Given exercise 1 |
Copy the stretch of the forum replies from "It sounds as" through "morning without them.".
Given exercise 2 |
In the forum replies, how does the writer's son get to his friend's house for his lift to school?
Given exercise 3 |
Which usernames appear in the forum replies?

Passage |
■ ■ ■ ■

How about telling them that you will continue doing this favor for her but that you would prefer that this girl use her own two feet to get her closer and where it won''t be a detour for you. That way you''re still in the good books for doing the favor, but it''s much less hassle(or petrol) for you.

BTW My son gets a lift from a friend to school. The friend however does not come and pick him up from home. My son has to walk/cycle to his friends'' house to get that lift...

Reply to Liza
Posted by: Soul | 2011/02/17

It sounds as though you have more issues in your relationship than just this and it''s affecting how you feel about doing this.

I do agreee with you however, they just assumed without discussing this with you which is wrong. You need to discuss this with them and inform them you not going to taxi any friends around for them. The friend has parents and they need to see to her traveling needs.

You need to discuss this with them and soon, if you don''t eventually everthing is going to become an issue for you and it''s going to have a negative affect on your relationship with them. Clearly is already has this affect on your relationship.

Reply to Soul
Posted by: Daisy | 2011/02/16

Drive me without them today. Do not explain yourself tonite. Leave in the morning without them.

■ ■ ■ ■

Dataset entries |

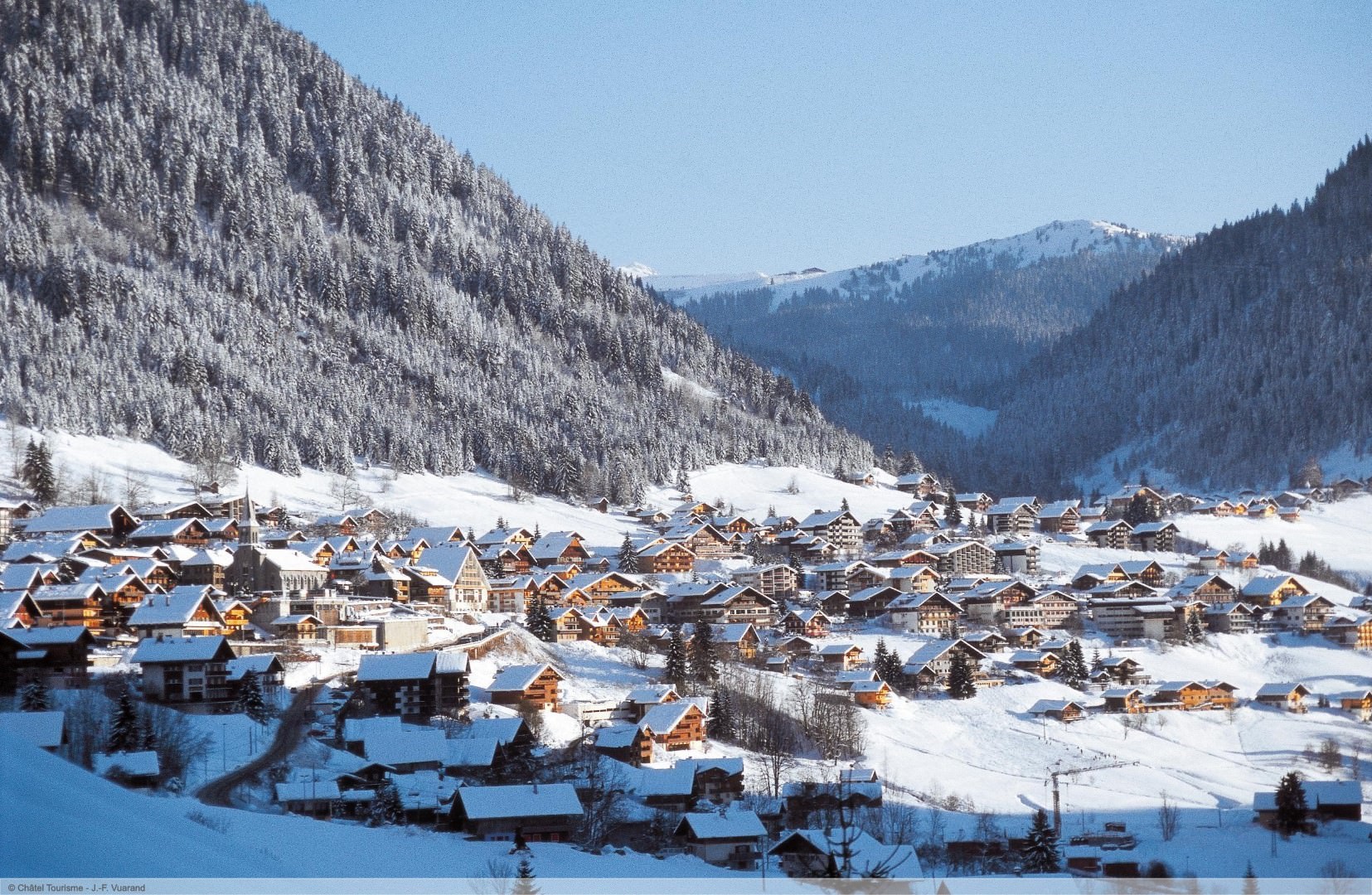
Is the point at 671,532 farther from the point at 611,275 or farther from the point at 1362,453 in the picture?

■ ■ ■ ■

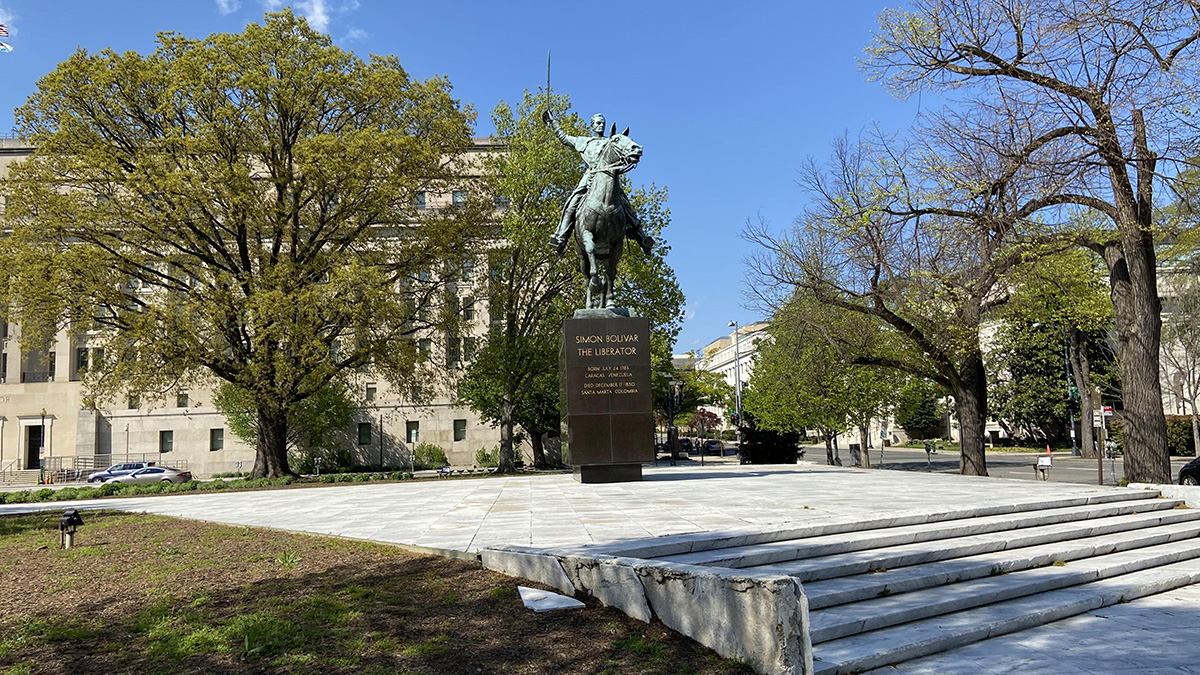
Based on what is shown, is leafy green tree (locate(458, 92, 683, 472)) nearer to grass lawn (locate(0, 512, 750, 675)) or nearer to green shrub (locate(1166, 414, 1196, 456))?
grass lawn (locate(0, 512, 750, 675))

■ ■ ■ ■

Written response 1 |
It sounds as though you have more issues in your relationship than just this and it''s affecting how you feel about doing this.

I do agreee with you however, they just assumed without discussing this with you which is wrong. You need to discuss this with them and inform them you not going to taxi any friends around for them. The friend has parents and they need to see to her traveling needs.

You need to discuss this with them and soon, if you don''t eventually everthing is going to become an issue for you and it''s going to have a negative affect on your relationship with them. Clearly is already has this affect on your relationship.

Reply to Soul
Posted by: Daisy | 2011/02/16

Drive me without them today. Do not explain yourself tonite. Leave in the morning without them.

Written response 2 |
He walks or cycles there.

Written response 3 |
Liza, Soul, Daisy